> [Goal]
Which lines below contain the string "instances"? Return each of those lines in full, treating uppercase and lowercase as different.

> [Task data]
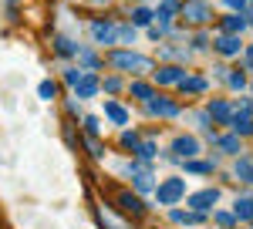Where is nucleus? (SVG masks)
Returning a JSON list of instances; mask_svg holds the SVG:
<instances>
[{
    "instance_id": "nucleus-23",
    "label": "nucleus",
    "mask_w": 253,
    "mask_h": 229,
    "mask_svg": "<svg viewBox=\"0 0 253 229\" xmlns=\"http://www.w3.org/2000/svg\"><path fill=\"white\" fill-rule=\"evenodd\" d=\"M78 54H81V64H84V71H98V64H101V61H98L91 51H78Z\"/></svg>"
},
{
    "instance_id": "nucleus-5",
    "label": "nucleus",
    "mask_w": 253,
    "mask_h": 229,
    "mask_svg": "<svg viewBox=\"0 0 253 229\" xmlns=\"http://www.w3.org/2000/svg\"><path fill=\"white\" fill-rule=\"evenodd\" d=\"M145 105H149V114H156V118H175L179 114V105L169 98H149Z\"/></svg>"
},
{
    "instance_id": "nucleus-19",
    "label": "nucleus",
    "mask_w": 253,
    "mask_h": 229,
    "mask_svg": "<svg viewBox=\"0 0 253 229\" xmlns=\"http://www.w3.org/2000/svg\"><path fill=\"white\" fill-rule=\"evenodd\" d=\"M54 47H58L61 54H78V51H81V47H75V44L64 38V34H58V38H54Z\"/></svg>"
},
{
    "instance_id": "nucleus-24",
    "label": "nucleus",
    "mask_w": 253,
    "mask_h": 229,
    "mask_svg": "<svg viewBox=\"0 0 253 229\" xmlns=\"http://www.w3.org/2000/svg\"><path fill=\"white\" fill-rule=\"evenodd\" d=\"M132 95H135V98H142V101L156 98V95H152V88H149V84H142V81H135V84H132Z\"/></svg>"
},
{
    "instance_id": "nucleus-20",
    "label": "nucleus",
    "mask_w": 253,
    "mask_h": 229,
    "mask_svg": "<svg viewBox=\"0 0 253 229\" xmlns=\"http://www.w3.org/2000/svg\"><path fill=\"white\" fill-rule=\"evenodd\" d=\"M223 27H226L230 34H236V31H243V27H247V20H243V14H233V17L223 20Z\"/></svg>"
},
{
    "instance_id": "nucleus-21",
    "label": "nucleus",
    "mask_w": 253,
    "mask_h": 229,
    "mask_svg": "<svg viewBox=\"0 0 253 229\" xmlns=\"http://www.w3.org/2000/svg\"><path fill=\"white\" fill-rule=\"evenodd\" d=\"M236 175H240L243 182H253V162H243V158H240V162H236Z\"/></svg>"
},
{
    "instance_id": "nucleus-10",
    "label": "nucleus",
    "mask_w": 253,
    "mask_h": 229,
    "mask_svg": "<svg viewBox=\"0 0 253 229\" xmlns=\"http://www.w3.org/2000/svg\"><path fill=\"white\" fill-rule=\"evenodd\" d=\"M118 206L125 212H132V216H142V212H145V202L138 199L135 192H118Z\"/></svg>"
},
{
    "instance_id": "nucleus-12",
    "label": "nucleus",
    "mask_w": 253,
    "mask_h": 229,
    "mask_svg": "<svg viewBox=\"0 0 253 229\" xmlns=\"http://www.w3.org/2000/svg\"><path fill=\"white\" fill-rule=\"evenodd\" d=\"M240 47H243V40L236 38V34H223V38H216V51H219V54H236V51H240Z\"/></svg>"
},
{
    "instance_id": "nucleus-11",
    "label": "nucleus",
    "mask_w": 253,
    "mask_h": 229,
    "mask_svg": "<svg viewBox=\"0 0 253 229\" xmlns=\"http://www.w3.org/2000/svg\"><path fill=\"white\" fill-rule=\"evenodd\" d=\"M75 91H78V98H91L98 91V77L95 71H88V75H81L78 77V84H75Z\"/></svg>"
},
{
    "instance_id": "nucleus-22",
    "label": "nucleus",
    "mask_w": 253,
    "mask_h": 229,
    "mask_svg": "<svg viewBox=\"0 0 253 229\" xmlns=\"http://www.w3.org/2000/svg\"><path fill=\"white\" fill-rule=\"evenodd\" d=\"M186 169L193 172V175H206V172H213V165H210V162H196V158H189Z\"/></svg>"
},
{
    "instance_id": "nucleus-38",
    "label": "nucleus",
    "mask_w": 253,
    "mask_h": 229,
    "mask_svg": "<svg viewBox=\"0 0 253 229\" xmlns=\"http://www.w3.org/2000/svg\"><path fill=\"white\" fill-rule=\"evenodd\" d=\"M78 77H81L78 71H68V75H64V81H68V84H78Z\"/></svg>"
},
{
    "instance_id": "nucleus-26",
    "label": "nucleus",
    "mask_w": 253,
    "mask_h": 229,
    "mask_svg": "<svg viewBox=\"0 0 253 229\" xmlns=\"http://www.w3.org/2000/svg\"><path fill=\"white\" fill-rule=\"evenodd\" d=\"M216 223H219V229H233L236 226V216H233V212H216Z\"/></svg>"
},
{
    "instance_id": "nucleus-37",
    "label": "nucleus",
    "mask_w": 253,
    "mask_h": 229,
    "mask_svg": "<svg viewBox=\"0 0 253 229\" xmlns=\"http://www.w3.org/2000/svg\"><path fill=\"white\" fill-rule=\"evenodd\" d=\"M162 34H166L162 27H149V38H152V40H162Z\"/></svg>"
},
{
    "instance_id": "nucleus-32",
    "label": "nucleus",
    "mask_w": 253,
    "mask_h": 229,
    "mask_svg": "<svg viewBox=\"0 0 253 229\" xmlns=\"http://www.w3.org/2000/svg\"><path fill=\"white\" fill-rule=\"evenodd\" d=\"M101 88H105V91H108V95H115L118 88H122V81H118V77H108V81H105V84H101Z\"/></svg>"
},
{
    "instance_id": "nucleus-39",
    "label": "nucleus",
    "mask_w": 253,
    "mask_h": 229,
    "mask_svg": "<svg viewBox=\"0 0 253 229\" xmlns=\"http://www.w3.org/2000/svg\"><path fill=\"white\" fill-rule=\"evenodd\" d=\"M247 64H250V68H253V44H250V47H247Z\"/></svg>"
},
{
    "instance_id": "nucleus-31",
    "label": "nucleus",
    "mask_w": 253,
    "mask_h": 229,
    "mask_svg": "<svg viewBox=\"0 0 253 229\" xmlns=\"http://www.w3.org/2000/svg\"><path fill=\"white\" fill-rule=\"evenodd\" d=\"M223 3H226L230 10H236V14H243V10H247V0H223Z\"/></svg>"
},
{
    "instance_id": "nucleus-28",
    "label": "nucleus",
    "mask_w": 253,
    "mask_h": 229,
    "mask_svg": "<svg viewBox=\"0 0 253 229\" xmlns=\"http://www.w3.org/2000/svg\"><path fill=\"white\" fill-rule=\"evenodd\" d=\"M149 20H152V10H142V7L132 10V24H149Z\"/></svg>"
},
{
    "instance_id": "nucleus-8",
    "label": "nucleus",
    "mask_w": 253,
    "mask_h": 229,
    "mask_svg": "<svg viewBox=\"0 0 253 229\" xmlns=\"http://www.w3.org/2000/svg\"><path fill=\"white\" fill-rule=\"evenodd\" d=\"M91 34H95V40H98V44H115V38H118V27H112L108 20H95V24H91Z\"/></svg>"
},
{
    "instance_id": "nucleus-35",
    "label": "nucleus",
    "mask_w": 253,
    "mask_h": 229,
    "mask_svg": "<svg viewBox=\"0 0 253 229\" xmlns=\"http://www.w3.org/2000/svg\"><path fill=\"white\" fill-rule=\"evenodd\" d=\"M118 34H122V40H135V27H118Z\"/></svg>"
},
{
    "instance_id": "nucleus-18",
    "label": "nucleus",
    "mask_w": 253,
    "mask_h": 229,
    "mask_svg": "<svg viewBox=\"0 0 253 229\" xmlns=\"http://www.w3.org/2000/svg\"><path fill=\"white\" fill-rule=\"evenodd\" d=\"M216 142H219V149H223L226 155L240 152V138H236V135H223V138H216Z\"/></svg>"
},
{
    "instance_id": "nucleus-14",
    "label": "nucleus",
    "mask_w": 253,
    "mask_h": 229,
    "mask_svg": "<svg viewBox=\"0 0 253 229\" xmlns=\"http://www.w3.org/2000/svg\"><path fill=\"white\" fill-rule=\"evenodd\" d=\"M182 77H186V75H182L179 68H159V71H156V81L162 84V88H166V84H179Z\"/></svg>"
},
{
    "instance_id": "nucleus-30",
    "label": "nucleus",
    "mask_w": 253,
    "mask_h": 229,
    "mask_svg": "<svg viewBox=\"0 0 253 229\" xmlns=\"http://www.w3.org/2000/svg\"><path fill=\"white\" fill-rule=\"evenodd\" d=\"M88 152L95 155V158H101V155H105V149H101V142H98L95 135H91V138H88Z\"/></svg>"
},
{
    "instance_id": "nucleus-25",
    "label": "nucleus",
    "mask_w": 253,
    "mask_h": 229,
    "mask_svg": "<svg viewBox=\"0 0 253 229\" xmlns=\"http://www.w3.org/2000/svg\"><path fill=\"white\" fill-rule=\"evenodd\" d=\"M138 142H142V138H138L135 132H125V135H122V149H128V152H135Z\"/></svg>"
},
{
    "instance_id": "nucleus-17",
    "label": "nucleus",
    "mask_w": 253,
    "mask_h": 229,
    "mask_svg": "<svg viewBox=\"0 0 253 229\" xmlns=\"http://www.w3.org/2000/svg\"><path fill=\"white\" fill-rule=\"evenodd\" d=\"M179 84H182L186 95H203V91H206V81H203V77H182Z\"/></svg>"
},
{
    "instance_id": "nucleus-13",
    "label": "nucleus",
    "mask_w": 253,
    "mask_h": 229,
    "mask_svg": "<svg viewBox=\"0 0 253 229\" xmlns=\"http://www.w3.org/2000/svg\"><path fill=\"white\" fill-rule=\"evenodd\" d=\"M210 114H213L216 121H230L233 118V105L223 101V98H216V101H210Z\"/></svg>"
},
{
    "instance_id": "nucleus-6",
    "label": "nucleus",
    "mask_w": 253,
    "mask_h": 229,
    "mask_svg": "<svg viewBox=\"0 0 253 229\" xmlns=\"http://www.w3.org/2000/svg\"><path fill=\"white\" fill-rule=\"evenodd\" d=\"M132 179H135V192H152L156 189V179L149 165H132Z\"/></svg>"
},
{
    "instance_id": "nucleus-4",
    "label": "nucleus",
    "mask_w": 253,
    "mask_h": 229,
    "mask_svg": "<svg viewBox=\"0 0 253 229\" xmlns=\"http://www.w3.org/2000/svg\"><path fill=\"white\" fill-rule=\"evenodd\" d=\"M186 199H189V209H193V212H206L210 206H216L219 192H216V189H203V192H193V195H186Z\"/></svg>"
},
{
    "instance_id": "nucleus-16",
    "label": "nucleus",
    "mask_w": 253,
    "mask_h": 229,
    "mask_svg": "<svg viewBox=\"0 0 253 229\" xmlns=\"http://www.w3.org/2000/svg\"><path fill=\"white\" fill-rule=\"evenodd\" d=\"M236 216L247 219V223H253V199L250 195H240V199H236Z\"/></svg>"
},
{
    "instance_id": "nucleus-34",
    "label": "nucleus",
    "mask_w": 253,
    "mask_h": 229,
    "mask_svg": "<svg viewBox=\"0 0 253 229\" xmlns=\"http://www.w3.org/2000/svg\"><path fill=\"white\" fill-rule=\"evenodd\" d=\"M84 128H88V135H98V118L88 114V118H84Z\"/></svg>"
},
{
    "instance_id": "nucleus-29",
    "label": "nucleus",
    "mask_w": 253,
    "mask_h": 229,
    "mask_svg": "<svg viewBox=\"0 0 253 229\" xmlns=\"http://www.w3.org/2000/svg\"><path fill=\"white\" fill-rule=\"evenodd\" d=\"M135 152L142 155V158H152V155H156V145H152V142H138Z\"/></svg>"
},
{
    "instance_id": "nucleus-2",
    "label": "nucleus",
    "mask_w": 253,
    "mask_h": 229,
    "mask_svg": "<svg viewBox=\"0 0 253 229\" xmlns=\"http://www.w3.org/2000/svg\"><path fill=\"white\" fill-rule=\"evenodd\" d=\"M182 195H186V186H182V179H166V182H162V186L156 189V199L162 202V206H175Z\"/></svg>"
},
{
    "instance_id": "nucleus-3",
    "label": "nucleus",
    "mask_w": 253,
    "mask_h": 229,
    "mask_svg": "<svg viewBox=\"0 0 253 229\" xmlns=\"http://www.w3.org/2000/svg\"><path fill=\"white\" fill-rule=\"evenodd\" d=\"M179 10H182V17L189 20V24H206V20L213 17V10H210L203 0H189V3H182Z\"/></svg>"
},
{
    "instance_id": "nucleus-9",
    "label": "nucleus",
    "mask_w": 253,
    "mask_h": 229,
    "mask_svg": "<svg viewBox=\"0 0 253 229\" xmlns=\"http://www.w3.org/2000/svg\"><path fill=\"white\" fill-rule=\"evenodd\" d=\"M172 152L182 155V158H193V155H199V142H196L193 135H182V138L172 142Z\"/></svg>"
},
{
    "instance_id": "nucleus-33",
    "label": "nucleus",
    "mask_w": 253,
    "mask_h": 229,
    "mask_svg": "<svg viewBox=\"0 0 253 229\" xmlns=\"http://www.w3.org/2000/svg\"><path fill=\"white\" fill-rule=\"evenodd\" d=\"M169 219H172V223H182V226H186V223H189V212H179V209H172V212H169Z\"/></svg>"
},
{
    "instance_id": "nucleus-27",
    "label": "nucleus",
    "mask_w": 253,
    "mask_h": 229,
    "mask_svg": "<svg viewBox=\"0 0 253 229\" xmlns=\"http://www.w3.org/2000/svg\"><path fill=\"white\" fill-rule=\"evenodd\" d=\"M54 95H58V84H54V81H44V84H41V98H44V101H51Z\"/></svg>"
},
{
    "instance_id": "nucleus-15",
    "label": "nucleus",
    "mask_w": 253,
    "mask_h": 229,
    "mask_svg": "<svg viewBox=\"0 0 253 229\" xmlns=\"http://www.w3.org/2000/svg\"><path fill=\"white\" fill-rule=\"evenodd\" d=\"M105 114H108L115 125H125V121H128V112H125L118 101H108V105H105Z\"/></svg>"
},
{
    "instance_id": "nucleus-7",
    "label": "nucleus",
    "mask_w": 253,
    "mask_h": 229,
    "mask_svg": "<svg viewBox=\"0 0 253 229\" xmlns=\"http://www.w3.org/2000/svg\"><path fill=\"white\" fill-rule=\"evenodd\" d=\"M233 135H250L253 132V114H250V105H243V112H233Z\"/></svg>"
},
{
    "instance_id": "nucleus-1",
    "label": "nucleus",
    "mask_w": 253,
    "mask_h": 229,
    "mask_svg": "<svg viewBox=\"0 0 253 229\" xmlns=\"http://www.w3.org/2000/svg\"><path fill=\"white\" fill-rule=\"evenodd\" d=\"M108 61H112L115 68H122V71H142V68H149V57L135 54V51H112Z\"/></svg>"
},
{
    "instance_id": "nucleus-36",
    "label": "nucleus",
    "mask_w": 253,
    "mask_h": 229,
    "mask_svg": "<svg viewBox=\"0 0 253 229\" xmlns=\"http://www.w3.org/2000/svg\"><path fill=\"white\" fill-rule=\"evenodd\" d=\"M230 84H233V88H243V75L233 71V75H230Z\"/></svg>"
}]
</instances>
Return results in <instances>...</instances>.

> [Output of the task]
Returning a JSON list of instances; mask_svg holds the SVG:
<instances>
</instances>
Return results in <instances>...</instances>.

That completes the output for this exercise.